| Offene Aufgaben |
• A. Gib aus der Passage den Abschnitt von „Summa summarum ergibt“ bis einschließlich „Außenstehende ohne Reiz.“ wortgetreu wieder.
• B. Stimmen die folgenden Aussagen mit der Passage überein? Antworte jeweils mit Ja oder Nein und zitiere die entscheidenden Worte der Passage wörtlich. (i) Die Produktion wurde von den Betreibern des Cafés auf die Beine gestellt. (ii) Die Produktion wird als verboten bezeichnet. (iii) Für Außenstehende hat die Produktion einen besonderen Reiz.

Summa summarum ergibt sich das Bild einer Ego-Produktion, die von den Betreibern des Cafés auf die Beine gestellt wurde, um sich selbst ein Denkmal zu setzen. Nicht verboten, aber schlichtweg untauglich als ernstliche Dokumentation über die Entwicklung der Biker-/Clubszene und/oder der dazugehörenden Musik – staubtrocken und unspannend dargeboten, ohne interne Dramaturgie (die man ja auch bei einer Doku bewerkstelligen kann, wenn man sich Mühe gibt) und, schlicht und ergreifend, für Außenstehende ohne Reiz.

| Datenabschnitt |
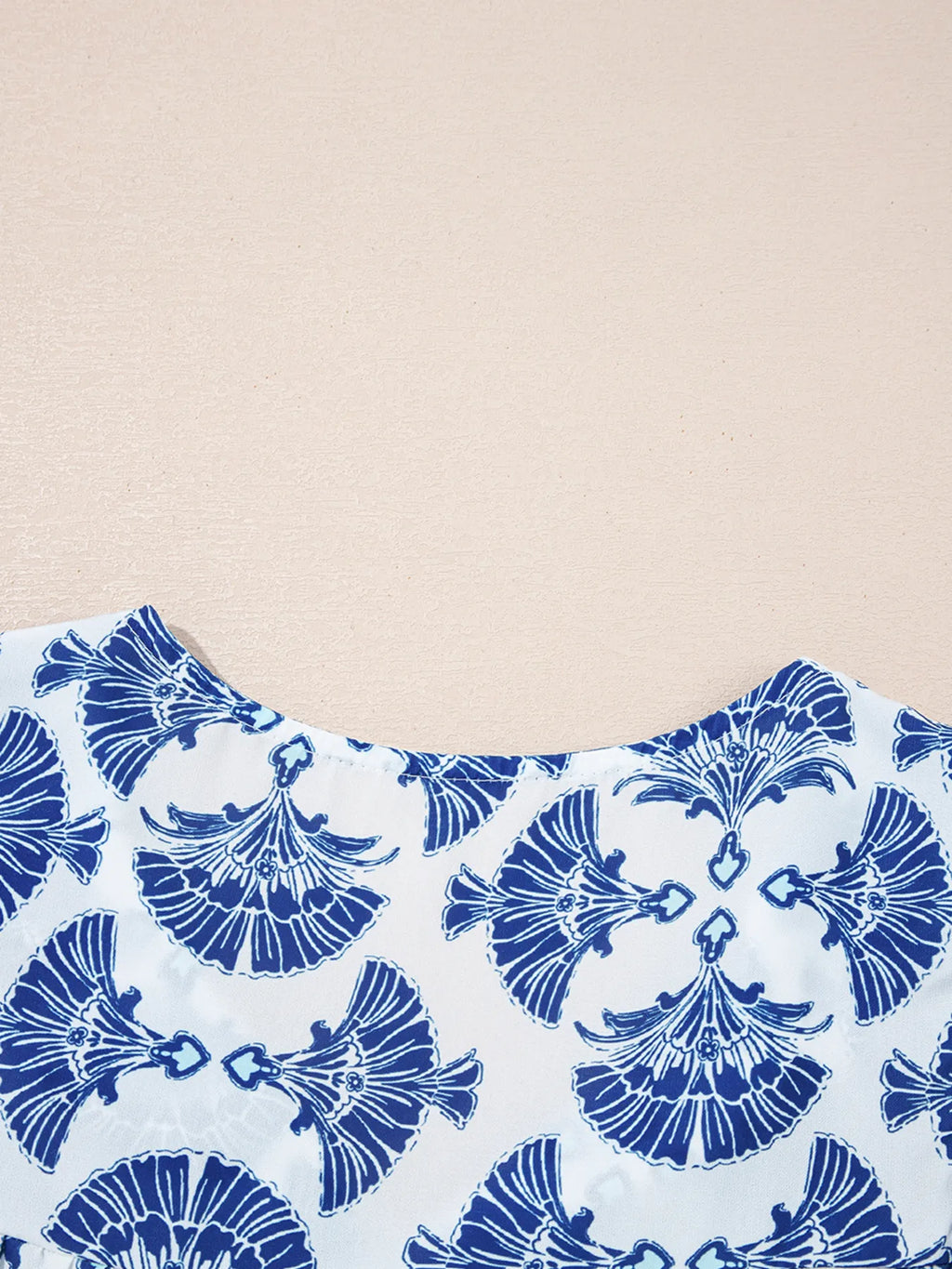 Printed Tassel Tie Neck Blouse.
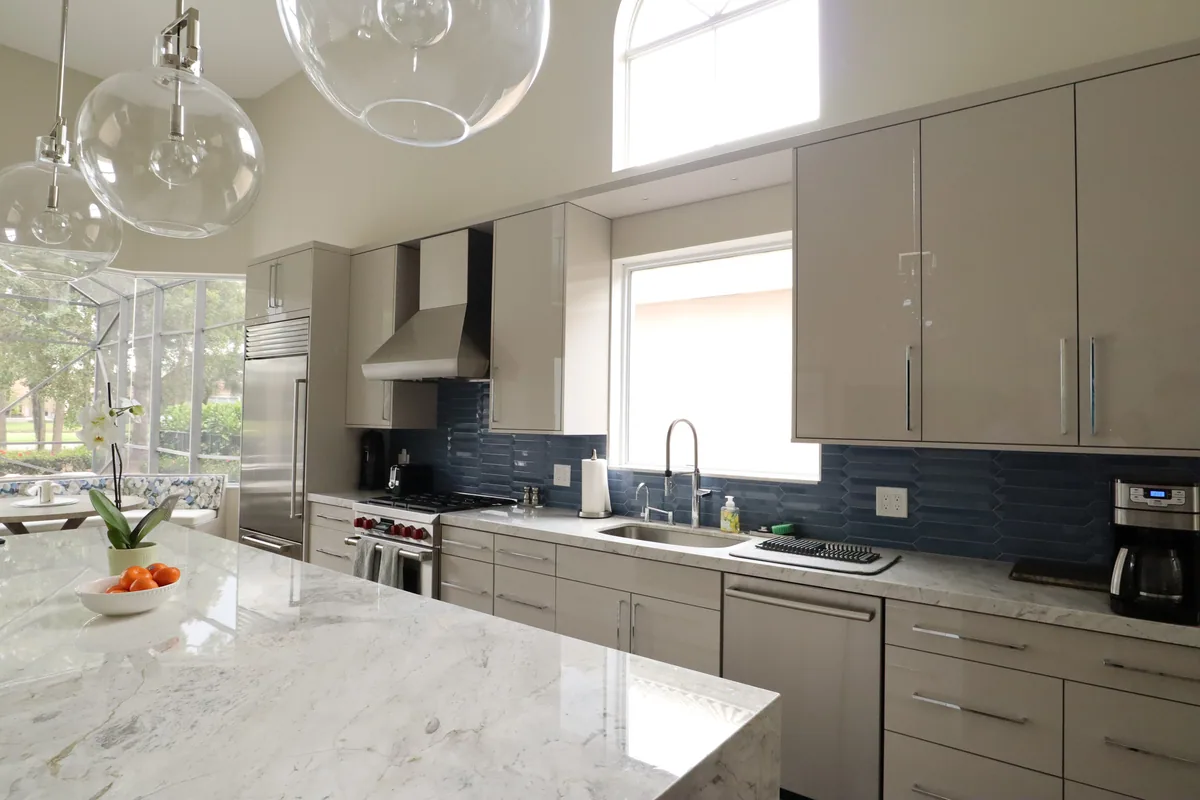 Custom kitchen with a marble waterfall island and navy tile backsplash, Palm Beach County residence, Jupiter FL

| Gelöste Aufgaben |
• A.
Summa summarum ergibt sich das Bild einer Ego-Produktion, die von den Betreibern des Cafés auf die Beine gestellt wurde, um sich selbst ein Denkmal zu setzen. Nicht verboten, aber schlichtweg untauglich als ernstliche Dokumentation über die Entwicklung der Biker-/Clubszene und/oder der dazugehörenden Musik – staubtrocken und unspannend dargeboten, ohne interne Dramaturgie (die man ja auch bei einer Doku bewerkstelligen kann, wenn man sich Mühe gibt) und, schlicht und ergreifend, für Außenstehende ohne Reiz.

• B.
(i) Ja: „die von den Betreibern des Cafés auf die Beine gestellt wurde“
(ii) Nein: „Nicht verboten“
(iii) Nein: „für Außenstehende ohne Reiz“